简体繁体 English

用Lucene索引zip文件

[英]Indexing zip files with Lucene

原文 2013-02-15 05:46:20 0 1 java/ lucene

Is it possible to index zipped folders in lucene. 是否可以在lucene中索引压缩的文件夹。 If i unzip it the content is too large. 如果我将其解压缩，则内容太大。 If i just index the bunch of zipped folders containing textfiles, The serach does not work properly. 如果我只是索引包含文本文件的一堆压缩文件夹，则Serach无法正常工作。 Is it possible for lucene to index with out extracting the zip file.

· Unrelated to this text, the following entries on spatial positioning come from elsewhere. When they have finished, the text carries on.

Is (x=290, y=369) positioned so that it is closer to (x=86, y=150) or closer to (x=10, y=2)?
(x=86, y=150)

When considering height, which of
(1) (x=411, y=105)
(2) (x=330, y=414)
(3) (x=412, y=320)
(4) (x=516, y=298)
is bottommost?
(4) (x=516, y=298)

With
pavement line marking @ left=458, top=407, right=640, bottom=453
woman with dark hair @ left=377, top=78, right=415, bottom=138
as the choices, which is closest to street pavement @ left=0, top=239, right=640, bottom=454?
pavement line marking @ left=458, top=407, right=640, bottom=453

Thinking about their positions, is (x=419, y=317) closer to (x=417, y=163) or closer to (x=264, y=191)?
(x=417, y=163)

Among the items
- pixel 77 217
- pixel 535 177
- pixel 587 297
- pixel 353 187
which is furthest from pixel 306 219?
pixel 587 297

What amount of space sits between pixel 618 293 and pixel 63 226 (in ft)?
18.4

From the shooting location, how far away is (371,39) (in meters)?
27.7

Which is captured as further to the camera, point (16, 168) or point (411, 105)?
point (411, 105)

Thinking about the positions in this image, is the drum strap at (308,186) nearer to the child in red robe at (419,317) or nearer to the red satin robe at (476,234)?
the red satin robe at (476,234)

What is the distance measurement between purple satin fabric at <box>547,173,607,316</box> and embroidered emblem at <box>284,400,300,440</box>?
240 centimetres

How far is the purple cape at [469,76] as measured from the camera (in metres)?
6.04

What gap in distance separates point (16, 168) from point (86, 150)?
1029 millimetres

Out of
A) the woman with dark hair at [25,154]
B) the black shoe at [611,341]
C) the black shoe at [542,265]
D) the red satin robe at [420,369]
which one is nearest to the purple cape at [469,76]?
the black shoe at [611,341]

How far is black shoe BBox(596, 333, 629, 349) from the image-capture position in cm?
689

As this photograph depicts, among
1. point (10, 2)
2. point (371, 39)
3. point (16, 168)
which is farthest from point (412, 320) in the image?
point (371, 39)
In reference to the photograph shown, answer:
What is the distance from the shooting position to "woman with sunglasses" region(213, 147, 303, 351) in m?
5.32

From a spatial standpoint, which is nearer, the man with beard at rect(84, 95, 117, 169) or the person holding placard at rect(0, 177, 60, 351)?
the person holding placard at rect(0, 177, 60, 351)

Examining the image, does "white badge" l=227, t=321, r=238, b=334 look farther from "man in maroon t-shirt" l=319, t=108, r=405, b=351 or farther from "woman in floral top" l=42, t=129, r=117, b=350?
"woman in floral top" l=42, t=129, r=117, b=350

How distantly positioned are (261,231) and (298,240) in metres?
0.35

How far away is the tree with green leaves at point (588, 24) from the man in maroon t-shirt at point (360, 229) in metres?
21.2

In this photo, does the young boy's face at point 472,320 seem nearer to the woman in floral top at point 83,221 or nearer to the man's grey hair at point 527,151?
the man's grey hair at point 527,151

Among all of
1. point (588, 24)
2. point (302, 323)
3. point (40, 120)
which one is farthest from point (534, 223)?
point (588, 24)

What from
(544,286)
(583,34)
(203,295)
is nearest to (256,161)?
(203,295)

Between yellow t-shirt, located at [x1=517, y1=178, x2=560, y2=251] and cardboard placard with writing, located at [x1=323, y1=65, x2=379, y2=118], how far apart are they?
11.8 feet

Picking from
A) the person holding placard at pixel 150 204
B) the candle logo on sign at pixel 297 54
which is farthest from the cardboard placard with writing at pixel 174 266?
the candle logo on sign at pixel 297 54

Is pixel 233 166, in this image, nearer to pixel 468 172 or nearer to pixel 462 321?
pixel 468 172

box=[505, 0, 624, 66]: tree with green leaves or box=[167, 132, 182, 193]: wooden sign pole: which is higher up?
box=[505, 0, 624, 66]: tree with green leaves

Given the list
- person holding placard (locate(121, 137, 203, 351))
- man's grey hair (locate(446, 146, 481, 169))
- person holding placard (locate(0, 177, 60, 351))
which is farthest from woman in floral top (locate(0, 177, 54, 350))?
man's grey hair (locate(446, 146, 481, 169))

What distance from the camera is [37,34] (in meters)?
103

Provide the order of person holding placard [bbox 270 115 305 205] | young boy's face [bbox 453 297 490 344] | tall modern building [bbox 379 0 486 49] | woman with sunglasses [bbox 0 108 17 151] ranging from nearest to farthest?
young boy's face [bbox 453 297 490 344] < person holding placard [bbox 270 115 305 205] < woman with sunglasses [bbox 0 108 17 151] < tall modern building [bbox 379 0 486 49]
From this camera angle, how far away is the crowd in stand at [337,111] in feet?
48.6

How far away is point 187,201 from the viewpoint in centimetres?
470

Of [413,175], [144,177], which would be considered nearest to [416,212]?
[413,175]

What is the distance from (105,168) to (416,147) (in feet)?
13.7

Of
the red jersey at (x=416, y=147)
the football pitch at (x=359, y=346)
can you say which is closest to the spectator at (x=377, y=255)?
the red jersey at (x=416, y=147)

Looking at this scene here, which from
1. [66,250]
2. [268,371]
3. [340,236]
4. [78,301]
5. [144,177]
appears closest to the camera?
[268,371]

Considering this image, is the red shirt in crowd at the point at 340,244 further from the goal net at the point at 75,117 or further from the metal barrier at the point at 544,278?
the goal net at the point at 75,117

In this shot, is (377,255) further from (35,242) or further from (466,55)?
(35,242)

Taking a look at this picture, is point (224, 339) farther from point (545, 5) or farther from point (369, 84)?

Lucene是否可以在不提取zip文件的情况下进行索引。

1 个解决方案

Lucene is just a search library and there's no way it can "know" every possible scenario - eg how to index XML documents, word files, files inside .zip, files created by Chernobyl power plant, etc. Lucene只是一个搜索库，它无法“知道”所有可能的情况-例如如何索引XML文档，Word文件，.zip中的文件，切尔诺贝利电厂创建的文件等。

But what Lucene does it to provide the API for you to hook your data into Lucene. 但是Lucene所做的是为您提供API来将数据连接到Lucene中。

If unzipping the contents of the archive file is not an option, you could write a class that reads the zip file (but does not unzip it on the disk) and feeds this data into Lucene. 如果无法解压缩存档文件的内容，则可以编写一个类来读取zip文件（但不将其解压缩到磁盘上）并将该数据输入Lucene。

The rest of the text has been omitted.